(Saved data entries)
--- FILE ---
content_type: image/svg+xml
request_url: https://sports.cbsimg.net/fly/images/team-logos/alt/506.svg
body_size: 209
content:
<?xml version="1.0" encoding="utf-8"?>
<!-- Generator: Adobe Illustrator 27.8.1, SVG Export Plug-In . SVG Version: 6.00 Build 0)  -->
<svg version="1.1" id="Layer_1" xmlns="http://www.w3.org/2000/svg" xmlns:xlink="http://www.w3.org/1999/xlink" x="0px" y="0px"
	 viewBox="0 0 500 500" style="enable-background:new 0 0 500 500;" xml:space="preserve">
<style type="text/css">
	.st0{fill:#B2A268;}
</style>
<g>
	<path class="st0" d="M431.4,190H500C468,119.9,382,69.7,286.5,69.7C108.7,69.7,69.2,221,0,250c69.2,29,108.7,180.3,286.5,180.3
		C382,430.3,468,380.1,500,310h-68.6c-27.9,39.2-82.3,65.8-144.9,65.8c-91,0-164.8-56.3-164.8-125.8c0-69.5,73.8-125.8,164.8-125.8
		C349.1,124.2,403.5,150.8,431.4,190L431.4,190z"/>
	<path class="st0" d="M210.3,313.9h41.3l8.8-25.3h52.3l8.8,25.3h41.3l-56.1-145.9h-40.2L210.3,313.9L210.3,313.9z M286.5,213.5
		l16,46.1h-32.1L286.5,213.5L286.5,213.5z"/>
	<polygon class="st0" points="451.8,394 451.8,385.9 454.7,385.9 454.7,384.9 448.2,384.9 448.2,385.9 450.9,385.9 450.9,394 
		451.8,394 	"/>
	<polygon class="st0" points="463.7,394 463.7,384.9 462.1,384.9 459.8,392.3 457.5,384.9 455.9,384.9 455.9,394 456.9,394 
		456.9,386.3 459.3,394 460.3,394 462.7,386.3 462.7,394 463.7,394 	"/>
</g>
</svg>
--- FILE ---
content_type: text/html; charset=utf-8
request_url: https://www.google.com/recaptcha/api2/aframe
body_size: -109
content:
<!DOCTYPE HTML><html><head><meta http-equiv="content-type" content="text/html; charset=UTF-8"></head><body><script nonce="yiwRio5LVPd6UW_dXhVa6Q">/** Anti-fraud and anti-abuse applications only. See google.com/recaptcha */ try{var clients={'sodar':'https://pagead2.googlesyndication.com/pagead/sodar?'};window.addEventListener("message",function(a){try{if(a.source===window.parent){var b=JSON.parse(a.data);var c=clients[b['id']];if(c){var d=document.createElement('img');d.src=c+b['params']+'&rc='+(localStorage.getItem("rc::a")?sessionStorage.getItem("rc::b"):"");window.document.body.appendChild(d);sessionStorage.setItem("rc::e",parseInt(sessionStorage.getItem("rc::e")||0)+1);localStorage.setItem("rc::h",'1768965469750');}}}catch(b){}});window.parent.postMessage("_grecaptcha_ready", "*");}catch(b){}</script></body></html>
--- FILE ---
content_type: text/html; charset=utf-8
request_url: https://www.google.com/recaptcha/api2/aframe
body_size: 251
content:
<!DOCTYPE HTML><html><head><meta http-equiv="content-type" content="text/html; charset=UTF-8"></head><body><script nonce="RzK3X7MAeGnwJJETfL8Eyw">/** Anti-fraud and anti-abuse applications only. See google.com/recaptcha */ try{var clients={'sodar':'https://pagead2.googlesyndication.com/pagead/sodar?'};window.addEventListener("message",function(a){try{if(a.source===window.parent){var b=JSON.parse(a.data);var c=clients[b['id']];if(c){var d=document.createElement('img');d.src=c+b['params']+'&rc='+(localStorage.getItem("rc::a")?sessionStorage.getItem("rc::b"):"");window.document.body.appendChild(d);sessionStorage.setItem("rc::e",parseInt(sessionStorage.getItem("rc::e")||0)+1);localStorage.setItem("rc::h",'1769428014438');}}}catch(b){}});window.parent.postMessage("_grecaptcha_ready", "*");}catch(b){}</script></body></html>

- [WHAT YOU WILL DO]:
Copy out every line in the records where the word "points" is found.

- [YOUR RESPONSE]:
	<polygon class="st0" points="451.8,394 451.8,385.9 454.7,385.9 454.7,384.9 448.2,384.9 448.2,385.9 450.9,385.9 450.9,394 
	<polygon class="st0" points="463.7,394 463.7,384.9 462.1,384.9 459.8,392.3 457.5,384.9 455.9,384.9 455.9,394 456.9,394 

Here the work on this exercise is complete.